Without more trouble we ascended the slope on the western side of the valley, and reached the olive grove, to which we had given little attention when we passed through it in the morning. This now unexpectedly presented the most difficult, and even dangerous, stage of our excursion. Such faint glimmering of light as remained up to this disappeared under the trees, and gave place to absolute pitch darkness. The rough spreading boughs, all beset with the ragged, leafless, half-dead branchlets characteristic of old olive trees, stretched out on every side, at a height of four or five feet from the ground. There was no regular beaten track through the grove, but by day it was easy for man and horse to thread a way among the trees. The case was now very different. Our keen-sighted Shelluh followers were as much at a loss as we were. One or two men on foot went first, and we then followed, the train being brought up by the soldiers of our escort. For a while, by moving slowly and cautiously, nothing serious happened. The beasts seemed to understand the difficulty of the case, and as one or another of us rode against a branch, with head bent down to lessen the risk of mischief, they stopped at once, and even backed a step or two. Before long the cavalcade was separated by long gaps. A loud cry of pain, followed by the vociferations of the natives, brought the foremost to a full stop, and after a while we were once more near together. It was not altogether reassuring to be told by Ambak, when we asked the cause of the row, that one of the soldier’s eyes had been torn out. On this Ball determined to proceed on foot; but Hooker and Maw, after a few steps over the very broken ground, thought it better to remount, and rely on the sagacity of their four-footed companions.

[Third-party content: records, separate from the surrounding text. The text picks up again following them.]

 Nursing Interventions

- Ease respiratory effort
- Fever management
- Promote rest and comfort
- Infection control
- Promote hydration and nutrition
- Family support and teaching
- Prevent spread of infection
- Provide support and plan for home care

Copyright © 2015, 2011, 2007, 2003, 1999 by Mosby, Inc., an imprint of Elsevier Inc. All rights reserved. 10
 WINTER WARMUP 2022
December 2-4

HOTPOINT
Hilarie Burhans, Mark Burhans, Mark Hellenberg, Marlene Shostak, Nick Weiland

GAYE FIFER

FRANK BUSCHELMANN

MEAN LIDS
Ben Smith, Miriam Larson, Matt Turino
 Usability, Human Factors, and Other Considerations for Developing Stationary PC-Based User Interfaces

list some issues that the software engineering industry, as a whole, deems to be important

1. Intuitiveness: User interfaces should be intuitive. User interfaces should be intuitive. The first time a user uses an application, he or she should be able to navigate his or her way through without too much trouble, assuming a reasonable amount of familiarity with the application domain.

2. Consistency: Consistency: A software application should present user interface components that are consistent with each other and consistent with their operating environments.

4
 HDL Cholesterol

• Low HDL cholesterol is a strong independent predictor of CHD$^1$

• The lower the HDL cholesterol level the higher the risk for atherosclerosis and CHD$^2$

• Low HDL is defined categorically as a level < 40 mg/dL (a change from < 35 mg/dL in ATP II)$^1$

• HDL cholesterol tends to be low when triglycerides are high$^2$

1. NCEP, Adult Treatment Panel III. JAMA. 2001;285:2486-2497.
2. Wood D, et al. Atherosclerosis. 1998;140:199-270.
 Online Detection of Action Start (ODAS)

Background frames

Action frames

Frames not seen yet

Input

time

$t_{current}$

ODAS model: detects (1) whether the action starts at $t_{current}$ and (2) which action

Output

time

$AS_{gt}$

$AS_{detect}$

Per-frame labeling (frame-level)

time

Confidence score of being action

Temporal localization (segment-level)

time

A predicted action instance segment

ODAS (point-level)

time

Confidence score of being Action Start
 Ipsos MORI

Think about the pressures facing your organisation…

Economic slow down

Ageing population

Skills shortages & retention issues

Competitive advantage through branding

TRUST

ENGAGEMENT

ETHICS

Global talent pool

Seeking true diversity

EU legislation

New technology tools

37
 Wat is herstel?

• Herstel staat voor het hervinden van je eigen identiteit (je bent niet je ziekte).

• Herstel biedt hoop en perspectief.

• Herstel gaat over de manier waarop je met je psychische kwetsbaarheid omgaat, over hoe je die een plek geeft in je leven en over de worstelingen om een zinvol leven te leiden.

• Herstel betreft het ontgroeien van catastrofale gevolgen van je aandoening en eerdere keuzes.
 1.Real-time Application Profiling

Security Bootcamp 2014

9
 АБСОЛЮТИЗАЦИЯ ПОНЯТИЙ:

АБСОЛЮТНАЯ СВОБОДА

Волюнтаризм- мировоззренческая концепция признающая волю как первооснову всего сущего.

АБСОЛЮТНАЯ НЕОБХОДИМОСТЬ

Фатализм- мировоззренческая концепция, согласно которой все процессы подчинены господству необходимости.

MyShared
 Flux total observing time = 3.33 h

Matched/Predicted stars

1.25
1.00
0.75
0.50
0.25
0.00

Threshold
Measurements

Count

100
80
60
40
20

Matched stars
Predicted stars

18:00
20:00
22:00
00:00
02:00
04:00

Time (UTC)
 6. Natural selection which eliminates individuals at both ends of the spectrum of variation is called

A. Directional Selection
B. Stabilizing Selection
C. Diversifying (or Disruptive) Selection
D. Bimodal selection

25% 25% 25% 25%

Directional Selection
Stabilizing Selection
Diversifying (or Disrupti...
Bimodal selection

In our awkward position the time seemed long; but at last we got through the olive grove, and found when we emerged from it that the night was even darker than before. It is well known to those who have made night excursions in mountain countries, that anything approaching absolute darkness, in places not overshadowed by trees or rocks, is very unusual. It may be impossible to distinguish one object from another; but the outline of opaque bodies against the sky is almost always traceable, and it rarely happens that a path is not in some degree distinguishable by its lighter hue from the surrounding rocks or vegetation. On this night, however, nothing whatever could be seen; and as we knew that the narrow track was carried for the next three or four miles along a very steep slope, precipitous in places, we felt that our difficulties were not yet over. The horses and mules, however, showed themselves deserving of the confidence placed in them. Ball, who led the way on foot, feeling his way with an alpenstock, had a narrow escape, as, misplacing his foot, he fell over the edge, but was luckily stopped by a dense mass of thorny bushes, from which he was rescued with a little trouble. We were heartily glad when, on reaching the spot where the track turns downward towards the river, we at last saw the lights of our camp glimmering through the trees. The roof of dark clouds overhead had by this time grown rather less dense; some faint light helped us down the steep slope, and a little before eleven o’clock we reached the welcome shelter of our tents. The case of the wounded soldier was first attended to. It was much less serious than we supposed; the eye was not much injured, but there was an ugly flesh wound on the face below it, where a jagged stem had torn through the upper part of the cheek. Wounds heal with remarkable readiness among the natives of this country, and after a few days nothing remained but a scar on the man’s face. A sheep, several fowls, eggs, and three large dishes of cooked food were soon forthcoming as the evening mona, and a rather late supper closed the proceedings of the day.